RE series motors use rare-earth magnets and graphite brushes to maximize the available torque in a 40-mm (1.57-inch) diameter package. The patented rhombic moving coil design provides for long life, low electrical noise, fast acceleration, and high efficiency, according to Maxon Precision Motors Sales Manager Western Div. Mike Rogen. "The most significant thing is the torque to volume ratio. Having high torque in a small package gives engineers more flexibility to move larger loads." The 480-g (17 oz) motor is 71 mm (2.8 inches) long and is rated at 150W. With three different windings available, desired speeds can be achieved using available voltage.

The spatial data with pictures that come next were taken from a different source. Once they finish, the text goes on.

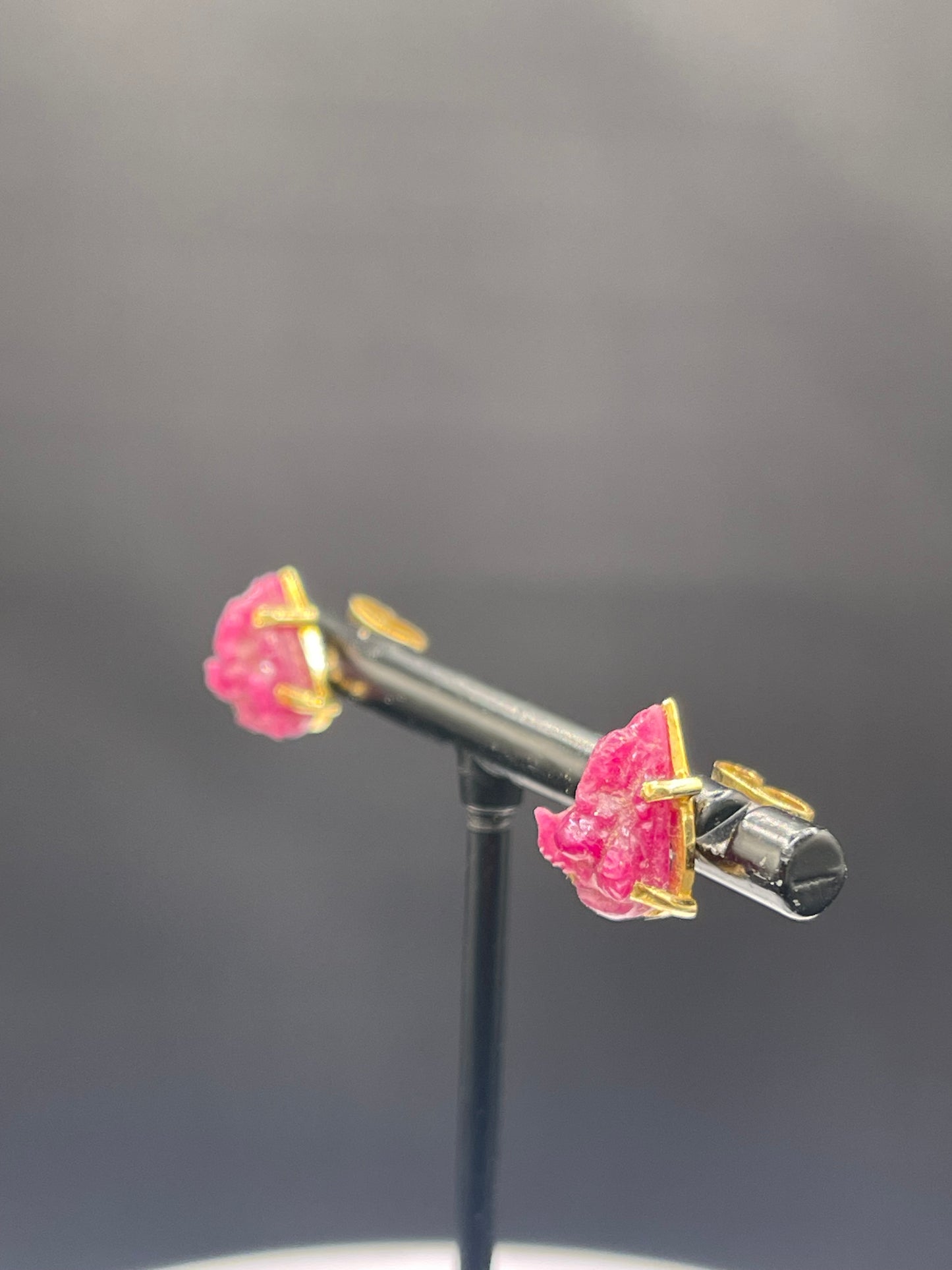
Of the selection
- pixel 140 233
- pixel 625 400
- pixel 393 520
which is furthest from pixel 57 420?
pixel 625 400

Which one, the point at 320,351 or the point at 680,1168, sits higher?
the point at 320,351

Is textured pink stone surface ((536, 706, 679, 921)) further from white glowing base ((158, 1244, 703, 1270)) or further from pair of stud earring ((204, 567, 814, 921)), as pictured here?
white glowing base ((158, 1244, 703, 1270))

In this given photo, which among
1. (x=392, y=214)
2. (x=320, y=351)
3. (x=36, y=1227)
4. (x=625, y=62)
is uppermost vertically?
(x=625, y=62)

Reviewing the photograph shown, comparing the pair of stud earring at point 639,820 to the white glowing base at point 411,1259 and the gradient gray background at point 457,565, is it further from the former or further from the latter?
the white glowing base at point 411,1259

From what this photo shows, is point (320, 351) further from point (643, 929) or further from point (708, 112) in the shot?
point (643, 929)

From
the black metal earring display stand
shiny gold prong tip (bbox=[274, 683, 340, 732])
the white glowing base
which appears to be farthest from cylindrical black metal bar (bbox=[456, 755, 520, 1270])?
the white glowing base

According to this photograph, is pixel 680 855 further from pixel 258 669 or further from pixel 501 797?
pixel 258 669

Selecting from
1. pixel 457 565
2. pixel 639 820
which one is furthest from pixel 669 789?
pixel 457 565
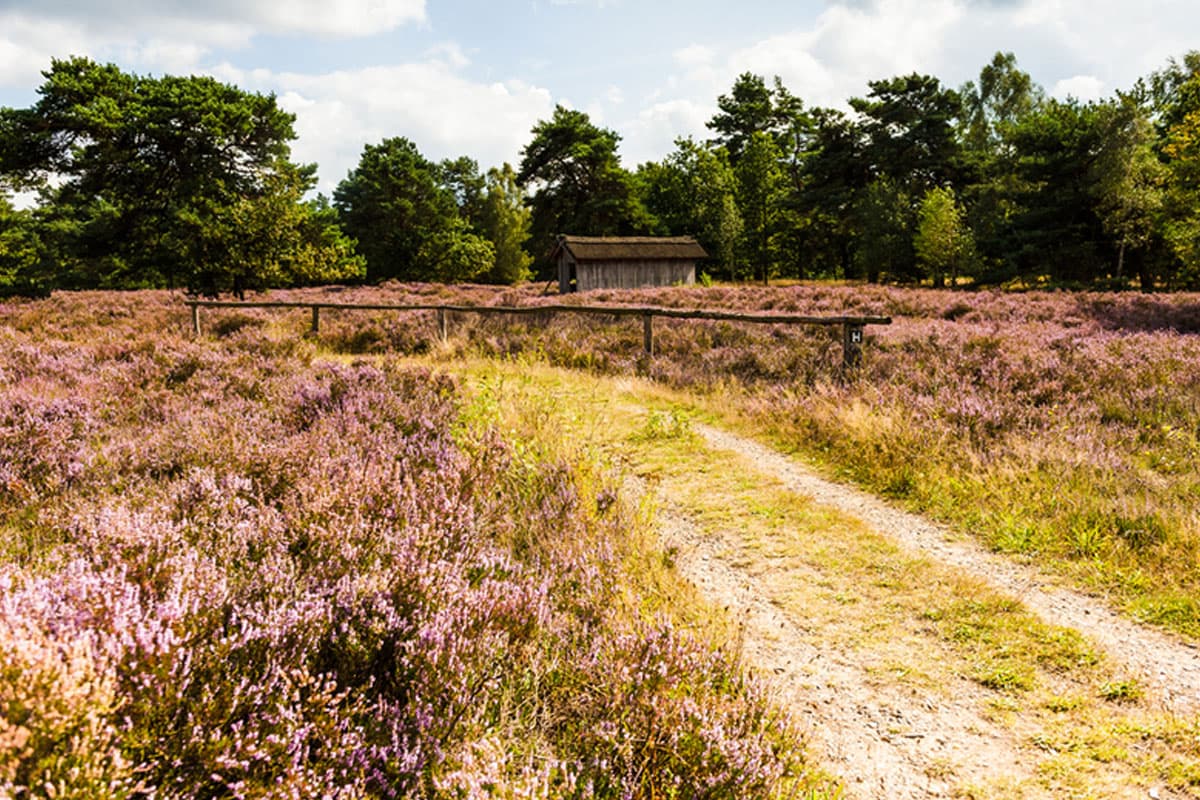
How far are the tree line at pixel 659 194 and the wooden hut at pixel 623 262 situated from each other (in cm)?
853

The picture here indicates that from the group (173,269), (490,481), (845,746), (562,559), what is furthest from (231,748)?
(173,269)

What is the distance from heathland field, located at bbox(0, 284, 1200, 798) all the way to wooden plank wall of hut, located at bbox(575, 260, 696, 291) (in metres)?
33.5

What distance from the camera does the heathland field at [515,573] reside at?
1.80 m

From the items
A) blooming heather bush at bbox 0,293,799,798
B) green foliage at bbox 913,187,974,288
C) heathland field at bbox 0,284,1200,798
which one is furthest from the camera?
green foliage at bbox 913,187,974,288

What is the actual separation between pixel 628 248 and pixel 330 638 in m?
42.7

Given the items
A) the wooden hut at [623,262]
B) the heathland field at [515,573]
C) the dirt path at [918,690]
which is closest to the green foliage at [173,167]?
the heathland field at [515,573]

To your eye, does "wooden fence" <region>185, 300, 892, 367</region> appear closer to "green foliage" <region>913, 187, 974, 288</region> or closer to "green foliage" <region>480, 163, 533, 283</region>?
"green foliage" <region>913, 187, 974, 288</region>

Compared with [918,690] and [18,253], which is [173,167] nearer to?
[918,690]

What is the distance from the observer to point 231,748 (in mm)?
1703

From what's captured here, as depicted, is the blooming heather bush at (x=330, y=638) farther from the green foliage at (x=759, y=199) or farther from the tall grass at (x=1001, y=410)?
the green foliage at (x=759, y=199)

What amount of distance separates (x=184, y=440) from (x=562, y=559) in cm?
329

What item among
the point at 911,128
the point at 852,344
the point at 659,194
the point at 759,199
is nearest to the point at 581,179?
the point at 659,194

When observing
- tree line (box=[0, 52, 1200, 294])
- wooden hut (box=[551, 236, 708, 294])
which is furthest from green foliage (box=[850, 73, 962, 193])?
wooden hut (box=[551, 236, 708, 294])

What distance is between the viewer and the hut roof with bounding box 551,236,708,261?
42.2 m
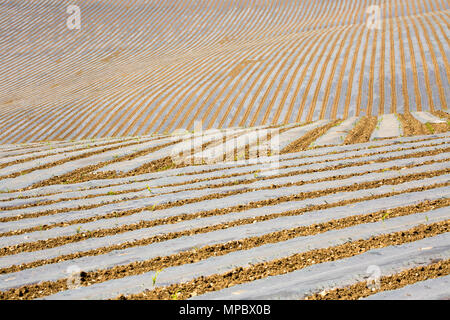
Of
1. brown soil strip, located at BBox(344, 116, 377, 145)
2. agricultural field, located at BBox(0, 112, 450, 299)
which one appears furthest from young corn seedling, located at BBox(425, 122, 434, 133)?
brown soil strip, located at BBox(344, 116, 377, 145)

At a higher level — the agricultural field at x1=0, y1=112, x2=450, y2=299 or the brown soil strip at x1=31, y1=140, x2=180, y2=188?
the brown soil strip at x1=31, y1=140, x2=180, y2=188

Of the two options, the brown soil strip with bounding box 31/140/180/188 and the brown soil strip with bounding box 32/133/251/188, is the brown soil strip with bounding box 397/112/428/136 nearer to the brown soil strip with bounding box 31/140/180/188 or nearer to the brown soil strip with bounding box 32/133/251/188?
the brown soil strip with bounding box 32/133/251/188

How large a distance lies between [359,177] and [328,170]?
1.95 ft

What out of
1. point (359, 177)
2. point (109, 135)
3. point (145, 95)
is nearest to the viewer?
point (359, 177)

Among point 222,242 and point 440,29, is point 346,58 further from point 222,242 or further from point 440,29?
point 222,242

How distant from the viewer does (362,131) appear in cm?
858

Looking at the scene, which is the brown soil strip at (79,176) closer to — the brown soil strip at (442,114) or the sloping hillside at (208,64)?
the sloping hillside at (208,64)

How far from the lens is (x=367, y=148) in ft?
23.3

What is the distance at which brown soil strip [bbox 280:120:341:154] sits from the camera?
24.8 feet

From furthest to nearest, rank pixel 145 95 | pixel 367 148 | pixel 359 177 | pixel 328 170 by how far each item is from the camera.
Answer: pixel 145 95 < pixel 367 148 < pixel 328 170 < pixel 359 177

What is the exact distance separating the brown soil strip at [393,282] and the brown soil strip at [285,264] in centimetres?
43

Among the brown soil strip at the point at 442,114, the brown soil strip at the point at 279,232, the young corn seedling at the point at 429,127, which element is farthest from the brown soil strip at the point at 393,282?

Depending on the winding specified, RE series motors achieve torque up to 200 milliNm (28 oz-inch), and have mechanical time constants between 4 and 6 msec. Maximum speed is 8,200 rpm, while the maximum efficiency is 91%. Ambient temperature range is -20 to 100C (-4 to 212F). Matching gearheads and encoders are also available. Applications include robotics, packaging equipment, high-end industrial motorized hand tools, and medical equipment.
Simple systems designs
Pre-engineered components can simplify system design and reduce cost. "Using our belt, patented timing pulley, and tension system with off-the-shelf components from other vendors shows how simple it is to build a system using strictly commercial components," says Tim Potrikus, sales and marketing manager at Belt Technologies. "Our products integrate easily with just about any popular motion control package that's out there." Non-stretch stainless-steel belts are known for their high strength-to-weight ratio, durability, and precise positioning. They also run without lubrication of any kind, offer unlimited travel lengths, and efficiently dissipate heat and discharge static. "Depending on the alloy chosen," explains Potrikus, "these belts hold up in caustic environments at very low temperatures or up to 1,500F-places where other motion control devices might not work."